Toen Ron Paul probeerde tijdens de presidentsverkiezingen in 2008 en 2012 de nominatie van de Republikeinse Partij te bemachtigen, werd hij volop gesteund door het discussieforum Politically Incorrect (dat bekendstaat als /pol/). Dat forum diende als een belangrijk knooppunt om de inspanningen van jonge, digitaal vaardige aanhangers van Paul te coördineren. Het werd door hen gebruikt om fondsen te werven en campagne te voeren.
Zijn aanhangers op /pol/ bleven ontgoocheld achter toen Paul er niet in slaagde de partijnominatie te bemachtigen Zij vormden jaren later de kern van de digitale Alt-right-beweging. Die steunde eerst de verkiezingscampagne van Ron Pauls zoon Rand Paul, een senator uit Kentucky.
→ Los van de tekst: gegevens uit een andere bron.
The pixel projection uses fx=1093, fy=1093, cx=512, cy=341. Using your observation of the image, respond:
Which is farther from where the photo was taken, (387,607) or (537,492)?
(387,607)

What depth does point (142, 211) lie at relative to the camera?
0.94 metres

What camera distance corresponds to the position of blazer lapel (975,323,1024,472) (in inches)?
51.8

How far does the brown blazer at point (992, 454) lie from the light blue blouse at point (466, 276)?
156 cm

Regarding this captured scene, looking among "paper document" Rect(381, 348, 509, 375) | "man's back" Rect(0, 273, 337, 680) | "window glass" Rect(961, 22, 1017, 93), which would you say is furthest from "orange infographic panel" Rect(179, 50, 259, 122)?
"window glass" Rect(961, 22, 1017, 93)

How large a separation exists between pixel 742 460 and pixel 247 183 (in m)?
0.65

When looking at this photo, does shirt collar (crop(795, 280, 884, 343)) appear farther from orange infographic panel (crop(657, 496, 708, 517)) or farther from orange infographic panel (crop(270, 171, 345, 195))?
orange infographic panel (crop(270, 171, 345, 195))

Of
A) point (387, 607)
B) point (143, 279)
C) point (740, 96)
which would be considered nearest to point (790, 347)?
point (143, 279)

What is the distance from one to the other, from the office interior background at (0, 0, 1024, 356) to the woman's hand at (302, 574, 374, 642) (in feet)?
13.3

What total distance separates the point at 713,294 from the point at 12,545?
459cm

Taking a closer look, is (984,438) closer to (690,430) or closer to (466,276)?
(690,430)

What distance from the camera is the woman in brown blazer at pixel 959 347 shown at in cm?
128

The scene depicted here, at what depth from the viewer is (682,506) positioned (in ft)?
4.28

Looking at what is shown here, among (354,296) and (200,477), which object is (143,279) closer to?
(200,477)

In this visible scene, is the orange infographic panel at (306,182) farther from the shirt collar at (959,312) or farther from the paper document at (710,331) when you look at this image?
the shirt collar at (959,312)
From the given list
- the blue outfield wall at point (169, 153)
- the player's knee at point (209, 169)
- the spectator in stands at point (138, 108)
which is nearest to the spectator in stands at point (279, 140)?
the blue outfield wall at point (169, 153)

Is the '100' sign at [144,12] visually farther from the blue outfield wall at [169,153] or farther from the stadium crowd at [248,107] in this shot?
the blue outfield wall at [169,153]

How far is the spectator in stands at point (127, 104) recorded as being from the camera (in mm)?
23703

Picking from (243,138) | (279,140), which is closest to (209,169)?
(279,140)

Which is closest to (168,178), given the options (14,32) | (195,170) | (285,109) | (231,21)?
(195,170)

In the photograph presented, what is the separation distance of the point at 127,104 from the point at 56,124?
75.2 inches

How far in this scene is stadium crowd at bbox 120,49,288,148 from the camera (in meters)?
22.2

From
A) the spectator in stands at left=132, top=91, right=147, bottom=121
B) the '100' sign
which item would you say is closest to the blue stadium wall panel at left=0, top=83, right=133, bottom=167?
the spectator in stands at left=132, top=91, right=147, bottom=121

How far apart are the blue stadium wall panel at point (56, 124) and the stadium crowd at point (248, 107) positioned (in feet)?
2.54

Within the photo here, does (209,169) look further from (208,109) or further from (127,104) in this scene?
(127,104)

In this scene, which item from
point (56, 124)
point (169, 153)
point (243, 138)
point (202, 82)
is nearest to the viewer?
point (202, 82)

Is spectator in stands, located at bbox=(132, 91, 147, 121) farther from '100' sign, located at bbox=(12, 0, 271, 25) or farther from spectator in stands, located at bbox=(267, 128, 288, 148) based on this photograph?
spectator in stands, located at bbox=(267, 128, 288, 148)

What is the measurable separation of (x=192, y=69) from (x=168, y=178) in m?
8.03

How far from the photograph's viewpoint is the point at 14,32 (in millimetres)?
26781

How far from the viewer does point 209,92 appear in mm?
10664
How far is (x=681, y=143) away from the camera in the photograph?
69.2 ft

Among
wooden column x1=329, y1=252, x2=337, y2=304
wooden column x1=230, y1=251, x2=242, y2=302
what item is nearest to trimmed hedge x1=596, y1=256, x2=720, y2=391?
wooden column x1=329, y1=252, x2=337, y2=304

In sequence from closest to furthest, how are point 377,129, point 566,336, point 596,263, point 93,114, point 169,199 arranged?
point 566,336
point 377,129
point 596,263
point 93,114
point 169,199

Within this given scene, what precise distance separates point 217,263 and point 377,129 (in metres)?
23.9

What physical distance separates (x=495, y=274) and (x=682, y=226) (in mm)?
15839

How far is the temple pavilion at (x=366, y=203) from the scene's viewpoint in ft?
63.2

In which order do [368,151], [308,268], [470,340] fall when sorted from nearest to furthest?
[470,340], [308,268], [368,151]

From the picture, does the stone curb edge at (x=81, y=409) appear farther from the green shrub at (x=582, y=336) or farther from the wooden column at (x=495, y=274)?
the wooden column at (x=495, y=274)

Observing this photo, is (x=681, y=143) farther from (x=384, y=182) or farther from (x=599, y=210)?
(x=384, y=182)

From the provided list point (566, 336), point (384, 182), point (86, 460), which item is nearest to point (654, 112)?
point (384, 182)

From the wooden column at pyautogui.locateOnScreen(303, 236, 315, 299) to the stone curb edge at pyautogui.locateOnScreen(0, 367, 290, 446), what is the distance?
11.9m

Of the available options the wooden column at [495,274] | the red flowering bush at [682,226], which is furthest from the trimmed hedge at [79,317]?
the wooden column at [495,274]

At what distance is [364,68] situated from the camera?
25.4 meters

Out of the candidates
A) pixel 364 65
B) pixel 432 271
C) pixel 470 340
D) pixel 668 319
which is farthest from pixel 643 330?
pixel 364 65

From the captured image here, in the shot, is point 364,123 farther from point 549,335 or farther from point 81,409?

Daarna schaarde de beweging zich achter de outsider Trump, nadat hij Mexicaanse immigranten uitmaakte voor “drugsdealers, criminelen en verkrachters”. Ook de populistische Tea Party-beweging, die in 2009 ontstond uit protest tegen hoge overheidsuitgaven, diende als aanvoer voor de Alt-right.